◆ **Task goal**
From top to bottom, restate the entries below word for word.

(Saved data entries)
◇ ◇ ◇ ◇ ◇

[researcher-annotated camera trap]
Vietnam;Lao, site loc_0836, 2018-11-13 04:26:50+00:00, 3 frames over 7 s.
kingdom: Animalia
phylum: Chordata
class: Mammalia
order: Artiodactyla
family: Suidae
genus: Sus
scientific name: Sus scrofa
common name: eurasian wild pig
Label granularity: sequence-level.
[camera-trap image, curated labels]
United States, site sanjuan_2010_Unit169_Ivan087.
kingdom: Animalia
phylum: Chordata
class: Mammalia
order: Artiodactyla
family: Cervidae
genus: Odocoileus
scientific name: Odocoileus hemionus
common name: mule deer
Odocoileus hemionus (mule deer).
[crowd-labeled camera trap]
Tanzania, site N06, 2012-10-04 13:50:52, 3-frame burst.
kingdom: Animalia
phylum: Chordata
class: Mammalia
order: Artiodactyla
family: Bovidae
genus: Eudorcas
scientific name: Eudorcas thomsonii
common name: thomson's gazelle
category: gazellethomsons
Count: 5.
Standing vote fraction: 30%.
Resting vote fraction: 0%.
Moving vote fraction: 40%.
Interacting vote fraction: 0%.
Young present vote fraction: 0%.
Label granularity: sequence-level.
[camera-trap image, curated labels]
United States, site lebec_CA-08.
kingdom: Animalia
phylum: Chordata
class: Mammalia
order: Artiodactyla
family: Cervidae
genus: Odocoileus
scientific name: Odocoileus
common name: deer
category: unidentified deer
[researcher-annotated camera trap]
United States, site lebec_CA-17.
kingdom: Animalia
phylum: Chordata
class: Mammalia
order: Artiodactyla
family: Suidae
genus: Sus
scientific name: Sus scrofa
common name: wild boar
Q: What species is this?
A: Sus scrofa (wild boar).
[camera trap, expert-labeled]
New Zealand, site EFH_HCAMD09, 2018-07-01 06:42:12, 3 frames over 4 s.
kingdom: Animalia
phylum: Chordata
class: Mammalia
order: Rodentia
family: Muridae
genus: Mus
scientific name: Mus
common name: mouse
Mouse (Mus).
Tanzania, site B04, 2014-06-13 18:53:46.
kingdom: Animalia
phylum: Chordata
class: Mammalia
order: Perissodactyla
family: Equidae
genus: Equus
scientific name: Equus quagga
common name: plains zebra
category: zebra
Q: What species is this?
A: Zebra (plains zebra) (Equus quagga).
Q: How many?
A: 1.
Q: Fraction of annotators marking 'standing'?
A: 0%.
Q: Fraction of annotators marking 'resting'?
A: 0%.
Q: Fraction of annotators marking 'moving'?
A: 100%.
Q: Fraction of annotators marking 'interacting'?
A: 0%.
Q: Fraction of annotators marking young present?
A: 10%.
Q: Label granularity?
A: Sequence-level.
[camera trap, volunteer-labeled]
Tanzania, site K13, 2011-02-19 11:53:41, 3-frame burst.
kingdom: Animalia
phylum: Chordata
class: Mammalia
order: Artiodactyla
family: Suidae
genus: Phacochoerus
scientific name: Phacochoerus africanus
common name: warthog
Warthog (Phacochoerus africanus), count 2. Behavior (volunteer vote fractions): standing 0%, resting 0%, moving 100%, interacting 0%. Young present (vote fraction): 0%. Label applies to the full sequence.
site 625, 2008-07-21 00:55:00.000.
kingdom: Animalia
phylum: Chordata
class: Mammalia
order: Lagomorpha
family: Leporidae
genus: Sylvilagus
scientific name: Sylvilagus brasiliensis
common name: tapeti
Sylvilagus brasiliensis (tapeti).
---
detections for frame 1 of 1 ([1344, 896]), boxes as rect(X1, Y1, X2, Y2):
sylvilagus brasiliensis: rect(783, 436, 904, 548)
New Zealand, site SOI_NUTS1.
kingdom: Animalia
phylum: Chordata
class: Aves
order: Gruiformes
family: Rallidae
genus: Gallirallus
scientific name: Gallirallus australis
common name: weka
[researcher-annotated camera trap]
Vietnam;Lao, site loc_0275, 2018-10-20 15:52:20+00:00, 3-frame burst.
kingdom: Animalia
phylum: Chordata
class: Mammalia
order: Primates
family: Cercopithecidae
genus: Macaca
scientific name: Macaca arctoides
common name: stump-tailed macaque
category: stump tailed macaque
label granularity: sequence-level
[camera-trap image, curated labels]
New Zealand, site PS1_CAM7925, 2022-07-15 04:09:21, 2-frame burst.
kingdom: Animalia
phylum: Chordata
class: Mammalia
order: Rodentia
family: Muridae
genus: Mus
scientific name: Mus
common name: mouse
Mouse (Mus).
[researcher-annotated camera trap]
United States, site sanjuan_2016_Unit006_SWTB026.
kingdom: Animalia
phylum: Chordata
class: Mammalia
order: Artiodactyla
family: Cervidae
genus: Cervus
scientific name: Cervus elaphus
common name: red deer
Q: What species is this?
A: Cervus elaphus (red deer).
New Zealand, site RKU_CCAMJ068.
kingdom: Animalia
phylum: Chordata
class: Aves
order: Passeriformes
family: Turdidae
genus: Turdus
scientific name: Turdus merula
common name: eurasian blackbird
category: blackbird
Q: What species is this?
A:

◇ ◇ ◇ ◇ ◇

◆ **Output**
[researcher-annotated camera trap]
Vietnam;Lao, site loc_0836, 2018-11-13 04:26:50+00:00, 3 frames over 7 s.
kingdom: Animalia
phylum: Chordata
class: Mammalia
order: Artiodactyla
family: Suidae
genus: Sus
scientific name: Sus scrofa
common name: eurasian wild pig
Label granularity: sequence-level.
[camera-trap image, curated labels]
United States, site sanjuan_2010_Unit169_Ivan087.
kingdom: Animalia
phylum: Chordata
class: Mammalia
order: Artiodactyla
family: Cervidae
genus: Odocoileus
scientific name: Odocoileus hemionus
common name: mule deer
Odocoileus hemionus (mule deer).
[crowd-labeled camera trap]
Tanzania, site N06, 2012-10-04 13:50:52, 3-frame burst.
kingdom: Animalia
phylum: Chordata
class: Mammalia
order: Artiodactyla
family: Bovidae
genus: Eudorcas
scientific name: Eudorcas thomsonii
common name: thomson's gazelle
category: gazellethomsons
Count: 5.
Standing vote fraction: 30%.
Resting vote fraction: 0%.
Moving vote fraction: 40%.
Interacting vote fraction: 0%.
Young present vote fraction: 0%.
Label granularity: sequence-level.
[camera-trap image, curated labels]
United States, site lebec_CA-08.
kingdom: Animalia
phylum: Chordata
class: Mammalia
order: Artiodactyla
family: Cervidae
genus: Odocoileus
scientific name: Odocoileus
common name: deer
category: unidentified deer
[researcher-annotated camera trap]
United States, site lebec_CA-17.
kingdom: Animalia
phylum: Chordata
class: Mammalia
order: Artiodactyla
family: Suidae
genus: Sus
scientific name: Sus scrofa
common name: wild boar
Q: What species is this?
A: Sus scrofa (wild boar).
[camera trap, expert-labeled]
New Zealand, site EFH_HCAMD09, 2018-07-01 06:42:12, 3 frames over 4 s.
kingdom: Animalia
phylum: Chordata
class: Mammalia
order: Rodentia
family: Muridae
genus: Mus
scientific name: Mus
common name: mouse
Mouse (Mus).
Tanzania, site B04, 2014-06-13 18:53:46.
kingdom: Animalia
phylum: Chordata
class: Mammalia
order: Perissodactyla
family: Equidae
genus: Equus
scientific name: Equus quagga
common name: plains zebra
category: zebra
Q: What species is this?
A: Zebra (plains zebra) (Equus quagga).
Q: How many?
A: 1.
Q: Fraction of annotators marking 'standing'?
A: 0%.
Q: Fraction of annotators marking 'resting'?
A: 0%.
Q: Fraction of annotators marking 'moving'?
A: 100%.
Q: Fraction of annotators marking 'interacting'?
A: 0%.
Q: Fraction of annotators marking young present?
A: 10%.
Q: Label granularity?
A: Sequence-level.
[camera trap, volunteer-labeled]
Tanzania, site K13, 2011-02-19 11:53:41, 3-frame burst.
kingdom: Animalia
phylum: Chordata
class: Mammalia
order: Artiodactyla
family: Suidae
genus: Phacochoerus
scientific name: Phacochoerus africanus
common name: warthog
Warthog (Phacochoerus africanus), count 2. Behavior (volunteer vote fractions): standing 0%, resting 0%, moving 100%, interacting 0%. Young present (vote fraction): 0%. Label applies to the full sequence.
site 625, 2008-07-21 00:55:00.000.
kingdom: Animalia
phylum: Chordata
class: Mammalia
order: Lagomorpha
family: Leporidae
genus: Sylvilagus
scientific name: Sylvilagus brasiliensis
common name: tapeti
Sylvilagus brasiliensis (tapeti).
---
detections for frame 1 of 1 ([1344, 896]), boxes as rect(X1, Y1, X2, Y2):
sylvilagus brasiliensis: rect(783, 436, 904, 548)
New Zealand, site SOI_NUTS1.
kingdom: Animalia
phylum: Chordata
class: Aves
order: Gruiformes
family: Rallidae
genus: Gallirallus
scientific name: Gallirallus australis
common name: weka
[researcher-annotated camera trap]
Vietnam;Lao, site loc_0275, 2018-10-20 15:52:20+00:00, 3-frame burst.
kingdom: Animalia
phylum: Chordata
class: Mammalia
order: Primates
family: Cercopithecidae
genus: Macaca
scientific name: Macaca arctoides
common name: stump-tailed macaque
category: stump tailed macaque
label granularity: sequence-level
[camera-trap image, curated labels]
New Zealand, site PS1_CAM7925, 2022-07-15 04:09:21, 2-frame burst.
kingdom: Animalia
phylum: Chordata
class: Mammalia
order: Rodentia
family: Muridae
genus: Mus
scientific name: Mus
common name: mouse
Mouse (Mus).
[researcher-annotated camera trap]
United States, site sanjuan_2016_Unit006_SWTB026.
kingdom: Animalia
phylum: Chordata
class: Mammalia
order: Artiodactyla
family: Cervidae
genus: Cervus
scientific name: Cervus elaphus
common name: red deer
Q: What species is this?
A: Cervus elaphus (red deer).
New Zealand, site RKU_CCAMJ068.
kingdom: Animalia
phylum: Chordata
class: Aves
order: Passeriformes
family: Turdidae
genus: Turdus
scientific name: Turdus merula
common name: eurasian blackbird
category: blackbird
Q: What species is this?
A:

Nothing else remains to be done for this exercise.